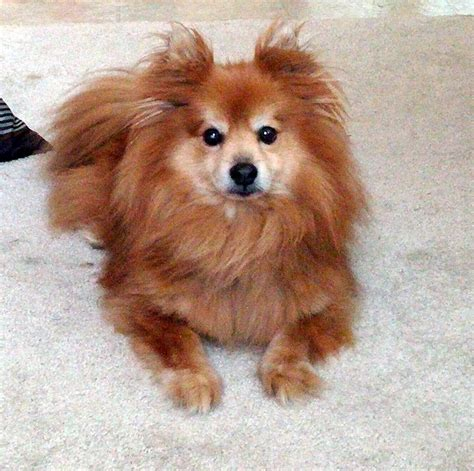 pomeranian cross breeds list pomeranian brussels griffon breeds picture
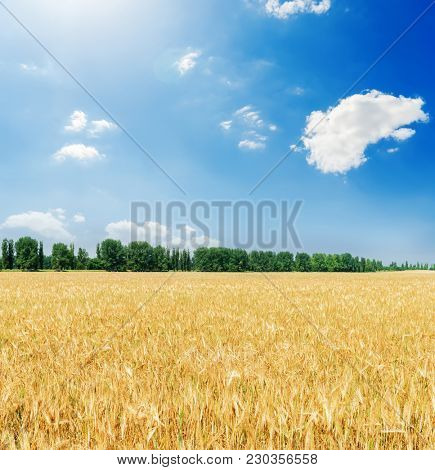 golden agriculture field and clouds with sun in blue sky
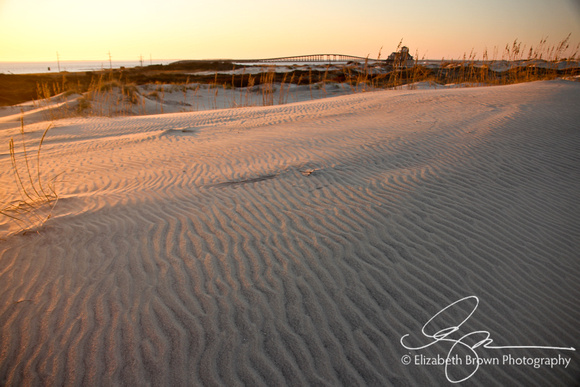 Pea Island National Wildlife Refuge, Hatteras Island, NC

========

▸ TASK PROMPT
I need the lines from the line holding "golden agriculture field" through the end of the material, inclusive, restated word for word and without pictures.

▸ RESULT OF THE TASK
 golden agriculture field and clouds with sun in blue sky
 Pea Island National Wildlife Refuge, Hatteras Island, NC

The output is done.